A recent story of contact tracing in rural Illinois illustrates how a single community gathering can lead directly to infections in a skilled nursing facility, and the challenges associated with reopening to public events.

In early February 2021, the Illinois Health Department received word that COVID-19 infections had suddenly doubled in a rural county. Staff members were sent to perform routine contract tracing, and identified a cluster of cases linked to an indoor opening event at a bar. Infections were found among people who had either attended the event or who had close contact with an attendee during the 14 days before they noticed symptoms, or the testing date.

One bar opening attendee was a certified nursing assistant who worked at an area long-term care facility. This person was asymptomatic, but tested positive for COVID-19 when the facility performed routine testing four days after the event. This spurred the facility to test all residents and staff members, and it found secondary cases in one staff member and two residents who had close contact with the CNA, reported Wayne A. Duffus, M.D., Ph.D., of the Illinois Department of Public Health.

The result was that one resident was hospitalized on Feb. 20, within 14 days of testing positive for COVID-19. The resident was discharged the same day. All four infected staff members and residents previously had been offered the COVID-19 vaccine, but none had been vaccinated, Duffus and colleagues wrote.

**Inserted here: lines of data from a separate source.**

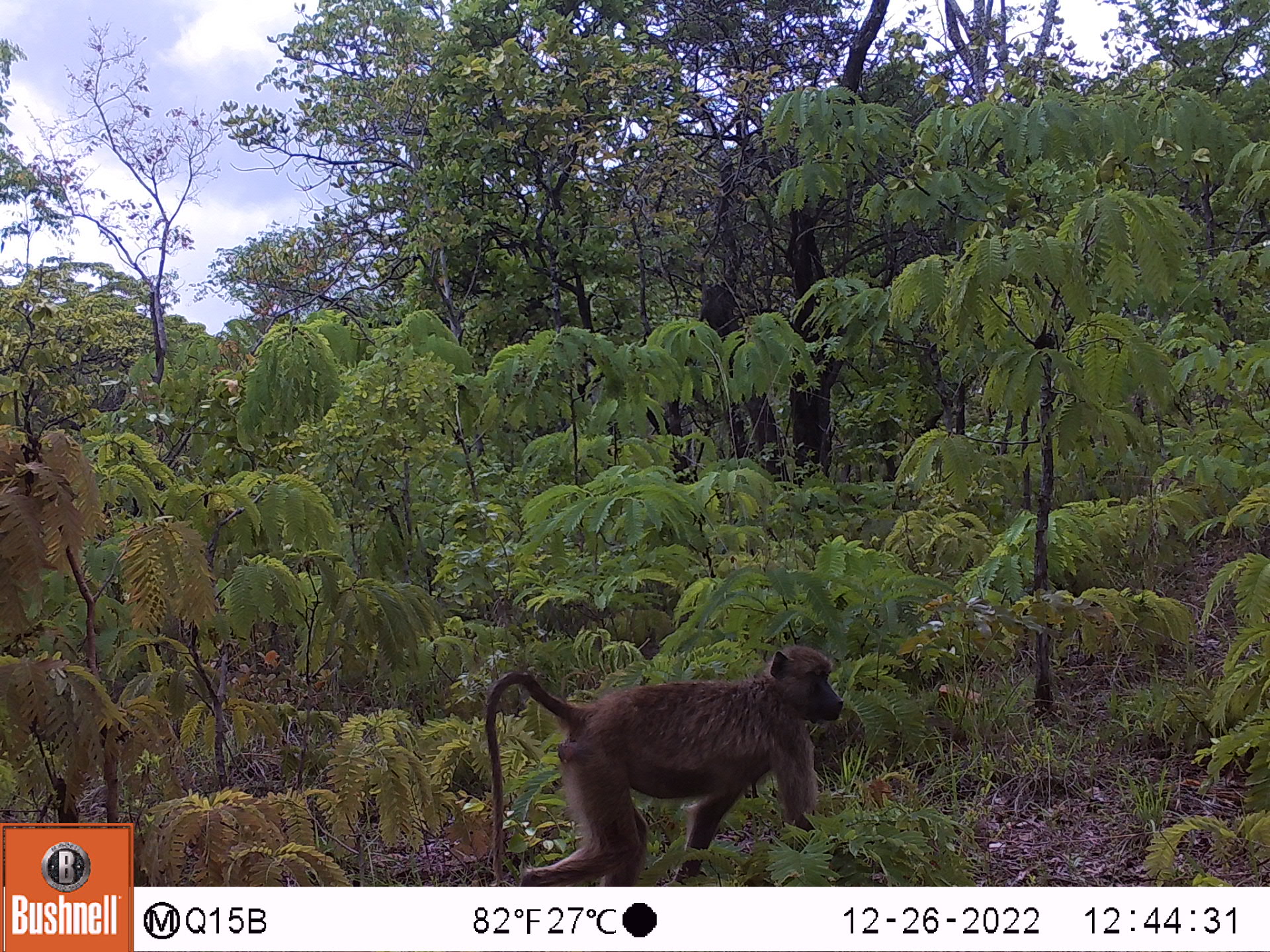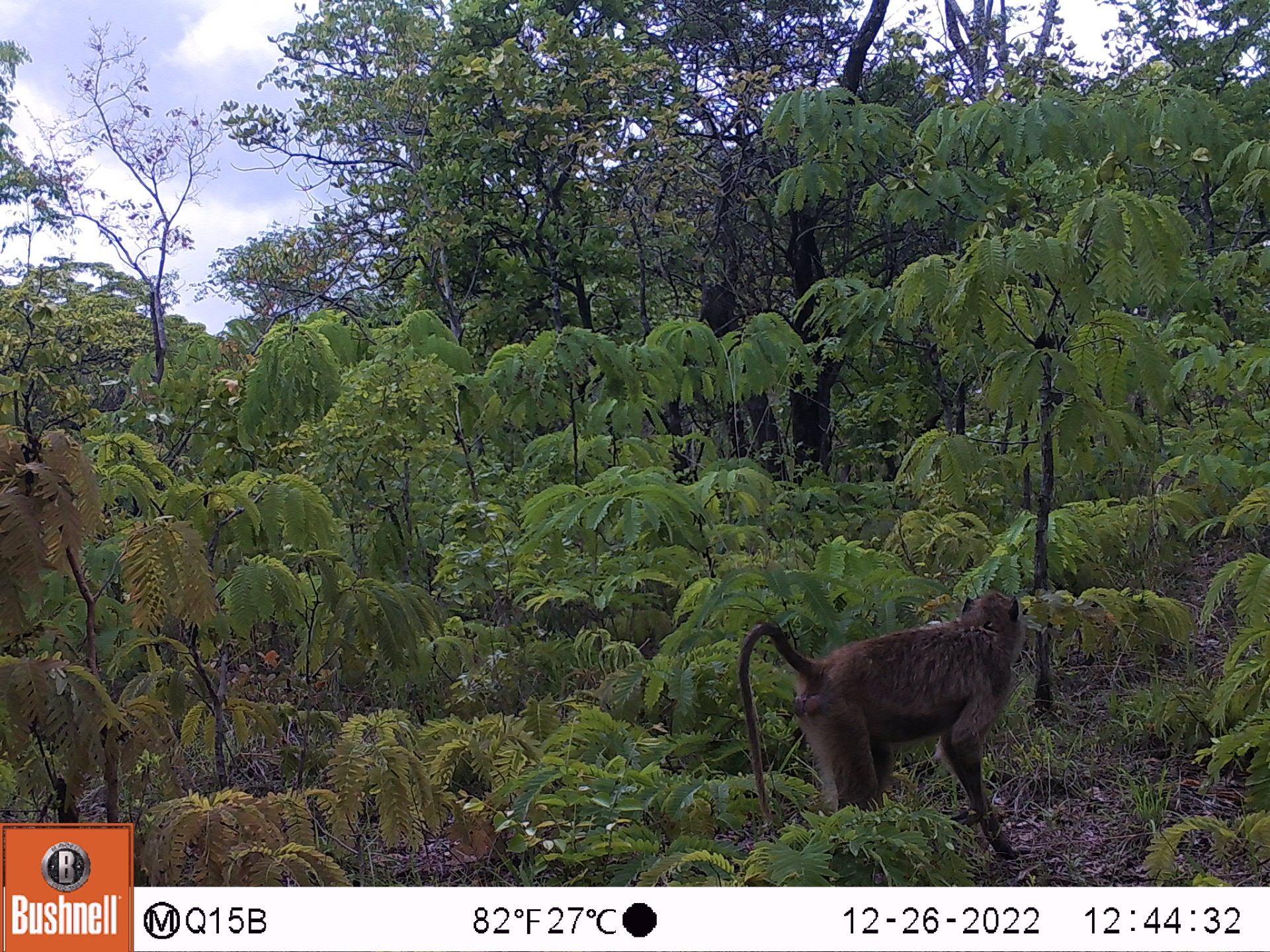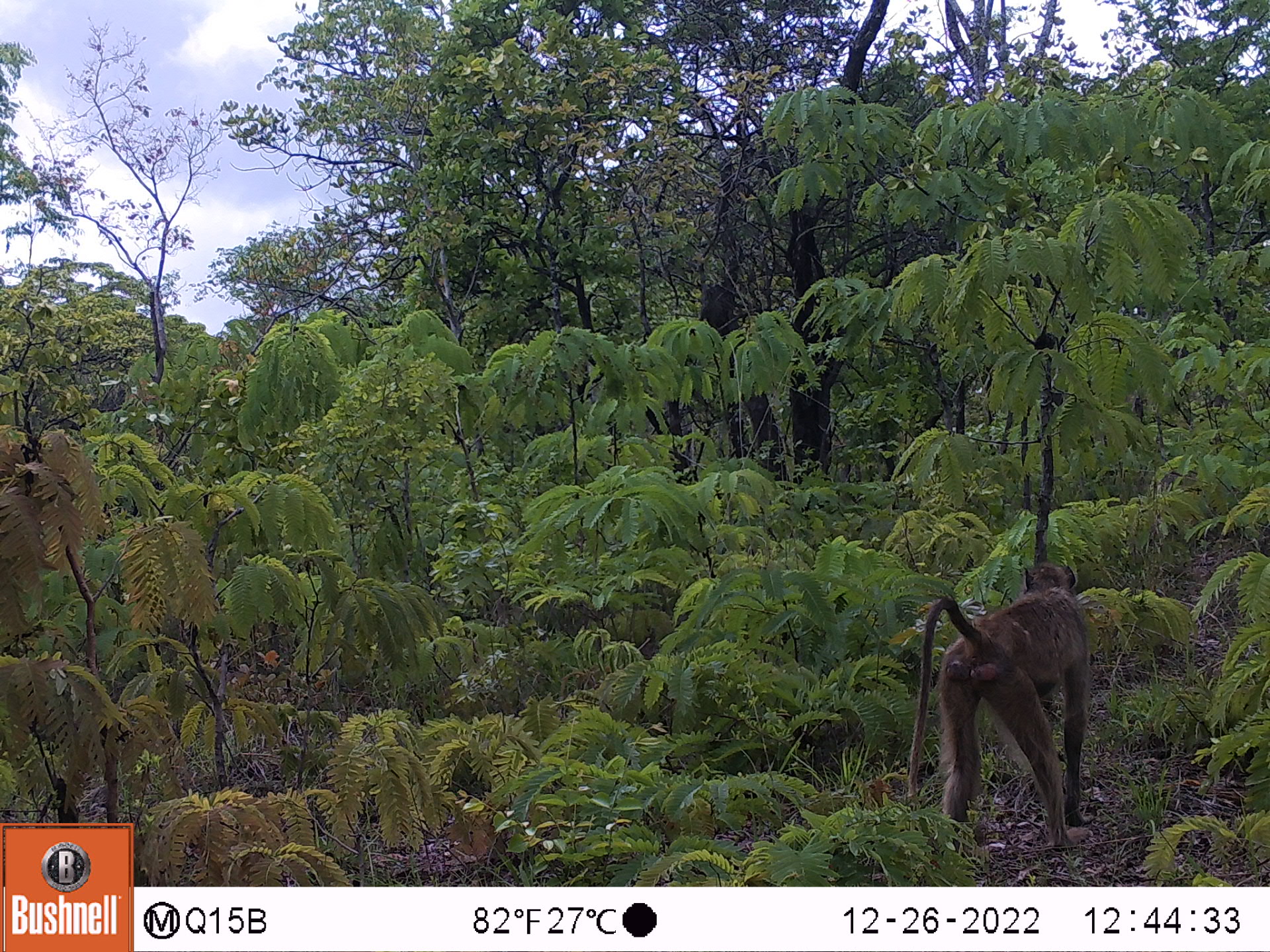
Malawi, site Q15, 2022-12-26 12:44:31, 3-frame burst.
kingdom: Animalia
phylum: Chordata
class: Mammalia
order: Primates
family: Cercopithecidae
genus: Papio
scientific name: Papio cynocephalus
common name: yellow baboon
Yellow baboon (Papio cynocephalus), count 1.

Among the 29 people known to have worked at or attended the bar opening, four reported having had COVID-19–like symptoms on the day of the event. It is known that the bar was not open to outside air, but information was not collected on whether patrons and staff members were practicing COVID-19 mitigation measures. In addition, interviews were voluntary, and it is unlikely that all secondary cases were counted, so the full extent of the outbreak is unknown, the authors noted.

The outbreak also led to secondary cases among household and school contacts, resulting in one school closure that affected 650 students.

The findings provide a snapshot of the issues faced by public health officials and business owners attempting safe reopenings during the pandemic, the authors wrote. Businesses can work with local health officials to promote behaviors and maintain environments that reduce the risk for SARS-CoV-2 transmission, they concluded. 

Full findings were published April 5 in the CDC’s Morbidity and Mortality Weekly Report.